多少力は強くなるようだが、動きはむしろ鈍くなっている。
「なんや、けったいな力やね。
でも、マコちゃんの力も他にあんまり出来る人の無い力やから、なんか強いかも知らんよ」
高屋は励ますが、他の四人はぐんぐん自分の力を伸ばしているので、義郎は、俯きがちだった。

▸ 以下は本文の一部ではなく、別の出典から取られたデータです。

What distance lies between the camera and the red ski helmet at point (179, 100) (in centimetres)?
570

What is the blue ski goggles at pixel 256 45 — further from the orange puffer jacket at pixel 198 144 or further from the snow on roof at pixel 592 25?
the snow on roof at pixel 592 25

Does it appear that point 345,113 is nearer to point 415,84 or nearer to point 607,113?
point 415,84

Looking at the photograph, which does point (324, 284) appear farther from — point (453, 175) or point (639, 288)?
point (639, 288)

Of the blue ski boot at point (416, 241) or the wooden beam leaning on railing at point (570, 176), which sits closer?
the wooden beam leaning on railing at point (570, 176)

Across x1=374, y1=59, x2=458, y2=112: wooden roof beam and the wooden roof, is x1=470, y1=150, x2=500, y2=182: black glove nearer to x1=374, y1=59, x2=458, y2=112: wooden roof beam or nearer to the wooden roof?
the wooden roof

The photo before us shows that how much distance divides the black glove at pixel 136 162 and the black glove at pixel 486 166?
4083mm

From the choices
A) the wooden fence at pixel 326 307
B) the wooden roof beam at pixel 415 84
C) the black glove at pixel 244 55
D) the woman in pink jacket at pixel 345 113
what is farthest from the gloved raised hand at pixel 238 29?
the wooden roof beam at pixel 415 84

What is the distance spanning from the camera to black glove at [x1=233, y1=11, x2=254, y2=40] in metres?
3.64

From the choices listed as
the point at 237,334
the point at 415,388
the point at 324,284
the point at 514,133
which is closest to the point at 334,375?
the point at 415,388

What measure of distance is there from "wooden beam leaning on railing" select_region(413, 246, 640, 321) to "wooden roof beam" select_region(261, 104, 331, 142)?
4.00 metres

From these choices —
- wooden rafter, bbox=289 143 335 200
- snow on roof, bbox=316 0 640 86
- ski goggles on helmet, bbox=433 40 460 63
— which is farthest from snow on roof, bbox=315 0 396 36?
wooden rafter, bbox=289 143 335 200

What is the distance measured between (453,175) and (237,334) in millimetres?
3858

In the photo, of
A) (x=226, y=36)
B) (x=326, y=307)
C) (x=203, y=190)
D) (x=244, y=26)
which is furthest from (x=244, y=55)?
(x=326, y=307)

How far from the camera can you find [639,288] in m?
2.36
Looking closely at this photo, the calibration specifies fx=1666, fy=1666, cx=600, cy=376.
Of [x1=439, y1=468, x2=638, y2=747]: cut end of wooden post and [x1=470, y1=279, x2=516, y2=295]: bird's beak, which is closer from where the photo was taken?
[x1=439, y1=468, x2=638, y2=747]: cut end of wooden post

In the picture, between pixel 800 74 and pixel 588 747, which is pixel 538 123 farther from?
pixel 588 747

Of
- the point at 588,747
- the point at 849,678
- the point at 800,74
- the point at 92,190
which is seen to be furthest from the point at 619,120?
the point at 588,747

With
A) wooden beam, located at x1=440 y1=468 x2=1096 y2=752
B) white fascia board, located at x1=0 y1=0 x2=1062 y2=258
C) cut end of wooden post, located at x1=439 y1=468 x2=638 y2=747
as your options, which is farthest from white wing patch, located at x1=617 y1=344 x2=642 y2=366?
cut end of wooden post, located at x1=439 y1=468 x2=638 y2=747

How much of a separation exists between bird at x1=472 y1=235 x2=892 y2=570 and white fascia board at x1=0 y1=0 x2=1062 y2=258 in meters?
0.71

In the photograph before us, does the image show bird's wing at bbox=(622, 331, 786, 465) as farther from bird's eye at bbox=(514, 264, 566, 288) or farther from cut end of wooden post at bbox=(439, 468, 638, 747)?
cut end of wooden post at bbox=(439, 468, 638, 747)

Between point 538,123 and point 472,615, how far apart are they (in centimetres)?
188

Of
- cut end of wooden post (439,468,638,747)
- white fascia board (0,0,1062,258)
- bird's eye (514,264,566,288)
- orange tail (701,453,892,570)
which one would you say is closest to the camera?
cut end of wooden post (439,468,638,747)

元々、体は大きいが気は小さいところのあるデリケートな義郎である。
「あー、なんか俺も、こっち来いって言われたけど?」
井口が応援に小学生チームに加わった。
「ふーん、なんか力は出てるけど、なんだか判らない?」
そこに、青い顔をした誠が通りかかった。
透過をしないで格闘訓練をすべきだ、と颯太たちに言われ、思い悩んでいたのだ。
「あ、誠!」
「え、僕にそんなことは…」
話を聞いて、断ろうとした誠だが。
「試しにカラスを出して、力を使ってもらったらなにか判らないですか?」
「おお、そうだな」
とカラスを井口が出した。
「義郎君。
あのカラスを、君の力で捕まえて」
と誠はささやく。
ん、と義郎が力を使うと…。
「あれ、カラスが遅くなったな…」
おお、とみんなが義郎に注目する。
「早く出来るか?」
勇気のリクエストに、
カラスは弾丸のように飛び出した。
「早くしたり遅くする力って、聞いたこと無いな」
高屋も驚く。
「おそらく巨大ロボットの駆動力、って感じじゃないですか」
誠は語ってから、これからの自分の事を思い、また青ざめた。